In 1600's Mac C.s were officers in Irish Army -John Og McC., Renard raised 40 companies (in one source) to fight (you know who).  Forty men in another in list of foreiture proprietors.  They owned a lot of land -bad but beautiful, by sea and hills. (MSS in Trinity College nearby Dublin) several names of MacC's dispossessed of lands in Leiter (castle on hill over Renard -only name "Leiter castle" left now) Renard, Surranawn, edge of Cahirsiveen town and so on.  Some sent to Clare where I find Crehans (no Mac) but I can't add them in.  I don't drive and am limited in going to find out people and information.  Tralee Library is a source -Train to there -I live in Dublin (20 miles).


Some officers went to Spain after Treaty of Limerick -1691- Spain - married other Irish in Spain in first generation and later Spanish Senoritas (with land).  Now more MacCrohans in Madrid phone book than in Ireland - lawyers, business men, and Don Juan Ignacio, MacCrohan present head of family owns several thousand hectares of wheat and olives in Andalusia.  I know the number of hectares but don't want to give it.  Sent his daughters and sons to Ireland some years ago to learn English.  After 1690 large exodus of Irish Army to Spain -well received -entered at Vigo, Coruna and probably Bilbao straight line south from Cork and our southern ports -look at map.  They had to show six generations of decent ancestry (I have to have big sheets of paper) before getting into Spanish armies and navy and some got to highest ranks.  See enclosed and buy the book when it comes in May.  James Mac in St.
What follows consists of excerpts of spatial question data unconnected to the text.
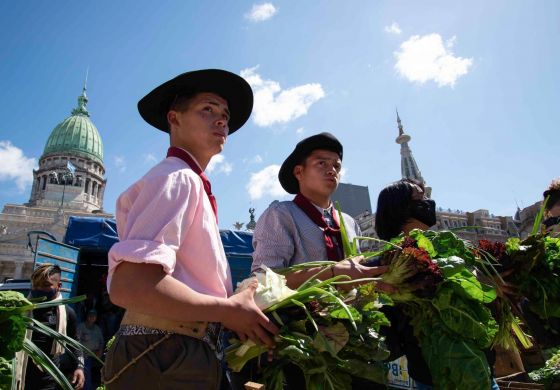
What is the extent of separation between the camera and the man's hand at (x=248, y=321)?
1216mm

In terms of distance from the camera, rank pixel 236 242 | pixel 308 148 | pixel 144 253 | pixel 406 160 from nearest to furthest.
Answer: pixel 144 253
pixel 308 148
pixel 236 242
pixel 406 160

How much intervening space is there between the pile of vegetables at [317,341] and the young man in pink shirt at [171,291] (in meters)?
0.08

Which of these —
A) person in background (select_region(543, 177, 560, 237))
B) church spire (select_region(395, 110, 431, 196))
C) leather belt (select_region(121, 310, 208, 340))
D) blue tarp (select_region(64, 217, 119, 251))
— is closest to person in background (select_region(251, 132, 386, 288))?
leather belt (select_region(121, 310, 208, 340))

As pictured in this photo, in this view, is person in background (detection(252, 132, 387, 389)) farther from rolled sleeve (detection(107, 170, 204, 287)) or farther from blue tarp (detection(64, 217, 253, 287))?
blue tarp (detection(64, 217, 253, 287))

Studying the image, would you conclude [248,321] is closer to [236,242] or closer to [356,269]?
[356,269]

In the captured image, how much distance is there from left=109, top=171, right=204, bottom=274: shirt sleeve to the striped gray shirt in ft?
3.02

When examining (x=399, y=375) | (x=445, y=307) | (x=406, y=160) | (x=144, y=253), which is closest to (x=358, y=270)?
(x=445, y=307)

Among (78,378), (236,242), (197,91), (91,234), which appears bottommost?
(78,378)

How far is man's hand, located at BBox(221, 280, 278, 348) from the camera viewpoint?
3.99ft

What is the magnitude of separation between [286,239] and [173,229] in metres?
1.14

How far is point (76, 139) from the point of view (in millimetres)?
69312

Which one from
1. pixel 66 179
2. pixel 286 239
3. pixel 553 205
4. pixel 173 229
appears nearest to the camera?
pixel 173 229

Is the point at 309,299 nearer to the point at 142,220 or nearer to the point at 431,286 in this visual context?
the point at 431,286

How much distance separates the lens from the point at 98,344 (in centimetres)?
684
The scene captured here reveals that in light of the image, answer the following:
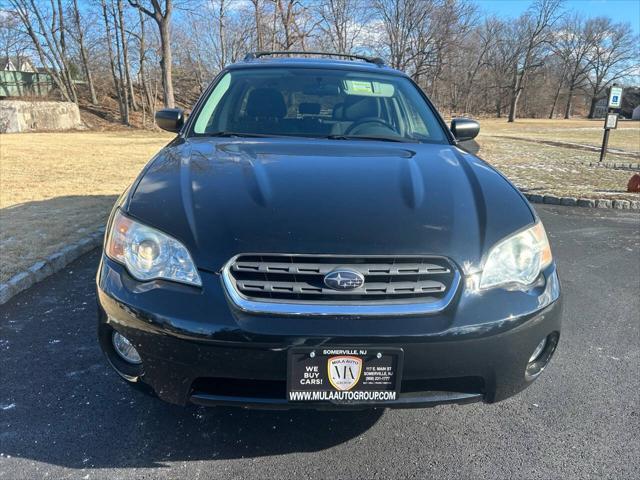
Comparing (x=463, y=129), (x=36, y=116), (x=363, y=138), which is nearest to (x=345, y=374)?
(x=363, y=138)

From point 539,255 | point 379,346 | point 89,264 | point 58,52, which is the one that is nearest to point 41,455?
point 379,346

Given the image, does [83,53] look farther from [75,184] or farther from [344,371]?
[344,371]

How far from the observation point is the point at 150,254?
5.97 ft

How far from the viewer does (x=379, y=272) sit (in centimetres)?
174

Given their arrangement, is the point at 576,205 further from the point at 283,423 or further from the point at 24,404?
the point at 24,404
Helena California has it on order out in San Francisco, and I sent name also to another James in Shrewsbury, Mass.  He was in Kerry in 1983 and James (Calif.) called there six years ago or so.  MacC.s were all born near sea and thought nothing of taking off to U.S.A.  They were not starving tenant emigrants after famine of 1847/48.  My grandmother -Catherine O'Sullivan MacCrohan born 1835, died 1927 (92 years) never mentioned famine to us. She lived with us always. They had best of fish from sea, own eggs, milk and etc.  They owned their land for centuries and though not like the lush fields of inland counties (they had salt spray and Atlantic south westerly winds to contend with) they had enough and are still there.
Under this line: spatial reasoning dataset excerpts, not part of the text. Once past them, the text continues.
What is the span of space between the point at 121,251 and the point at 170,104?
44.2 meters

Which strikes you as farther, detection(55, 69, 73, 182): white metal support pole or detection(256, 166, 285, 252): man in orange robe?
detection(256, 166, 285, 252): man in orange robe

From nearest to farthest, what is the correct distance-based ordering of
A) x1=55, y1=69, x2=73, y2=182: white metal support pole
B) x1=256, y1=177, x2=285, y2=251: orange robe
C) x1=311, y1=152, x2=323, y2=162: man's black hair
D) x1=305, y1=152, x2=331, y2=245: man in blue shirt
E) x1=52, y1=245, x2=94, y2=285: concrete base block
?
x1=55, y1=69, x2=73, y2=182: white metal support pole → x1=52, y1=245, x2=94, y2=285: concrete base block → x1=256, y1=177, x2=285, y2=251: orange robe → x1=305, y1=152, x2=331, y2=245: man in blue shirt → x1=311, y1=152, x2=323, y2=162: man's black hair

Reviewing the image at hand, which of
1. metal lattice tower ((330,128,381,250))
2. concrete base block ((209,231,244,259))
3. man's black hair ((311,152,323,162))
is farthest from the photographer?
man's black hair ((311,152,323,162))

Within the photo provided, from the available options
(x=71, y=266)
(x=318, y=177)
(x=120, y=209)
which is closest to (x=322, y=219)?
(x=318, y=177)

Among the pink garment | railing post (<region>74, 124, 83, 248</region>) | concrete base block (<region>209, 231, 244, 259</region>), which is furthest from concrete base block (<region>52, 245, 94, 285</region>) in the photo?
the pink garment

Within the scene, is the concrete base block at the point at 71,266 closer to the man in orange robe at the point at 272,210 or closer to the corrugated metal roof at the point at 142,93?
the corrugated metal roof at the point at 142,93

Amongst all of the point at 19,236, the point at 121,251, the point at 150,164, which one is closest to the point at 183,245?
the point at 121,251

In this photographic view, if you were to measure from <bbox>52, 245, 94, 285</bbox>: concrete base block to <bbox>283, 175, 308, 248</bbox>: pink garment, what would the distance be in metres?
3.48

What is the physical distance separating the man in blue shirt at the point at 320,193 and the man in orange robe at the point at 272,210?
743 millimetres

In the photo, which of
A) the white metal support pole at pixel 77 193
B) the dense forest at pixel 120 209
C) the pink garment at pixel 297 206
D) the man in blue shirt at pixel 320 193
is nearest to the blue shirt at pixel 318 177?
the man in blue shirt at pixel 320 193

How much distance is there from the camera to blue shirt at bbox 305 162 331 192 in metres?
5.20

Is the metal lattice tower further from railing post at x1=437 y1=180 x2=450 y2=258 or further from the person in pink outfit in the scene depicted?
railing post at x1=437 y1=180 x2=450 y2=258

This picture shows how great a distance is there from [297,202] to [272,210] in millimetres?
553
In 1654 John Og (young) got his crowds to their boats and went to Beginis - nearby but Cromwell's crowd were not makers of boats, and his (John O's descendants) lived in Beginis in two story houses till early this century - when one went to Valentia Island and his sons -Daniel - who has fishing boat called Christmas Eve and a nice bungalow and wife and children -Four sons who trained in wireless station (Western Union now closed) and who writes articles for various newspapers -mainly about football or piping. He is a piper, too.  A book published lately in Killorglin, County Kerry by local Historical Society- called Cois Learnod pronounced Kush Lhowna -meaning - beside the Hanne- Haune river drains Killarney lakes to sea.  We (MacC.s) are mentioned - came from Rienard (sic) to Miltown -bought land -linen mills and came, it says, in 1400. I think that's a bit early -must find out source of date.  But MacCrohan sheets were much prized.  Book is five pounds or was it four, I got present of mine -I think -I sent 10 pounds -10 Dollars with you now to Sec. Sean O'Sullivan -Langford Street, Killorglin to send copy to California.  The postage overseas from here is awful, I think but it is very readable and you'll see your name in praising print in native country of your ancestors. You will see about Admiral MacCrohan in enclosed -look for that book, too- it will be nearly 20 Dollars $19.95 here, I believe. Put it on coffee table and invite the Biggs around! MacCrohans are bigger!  Helen hasn't a hope.  English name, I think. Since the American wars!  Order books and get brothers near Chicago  - Perhaps Irish books available there.


Anna Fullam


P.S. Forgot to say MacCrohans were smugglers (hush!) from France!  Daniel MacCrohan was O'Connell's (or Derrynane) agent at Nantes.  Wool and hides went to France and guess what came back - claret and brandy and an odd silk piece for the ladies.  Which some not mentioned. Claret usual reference.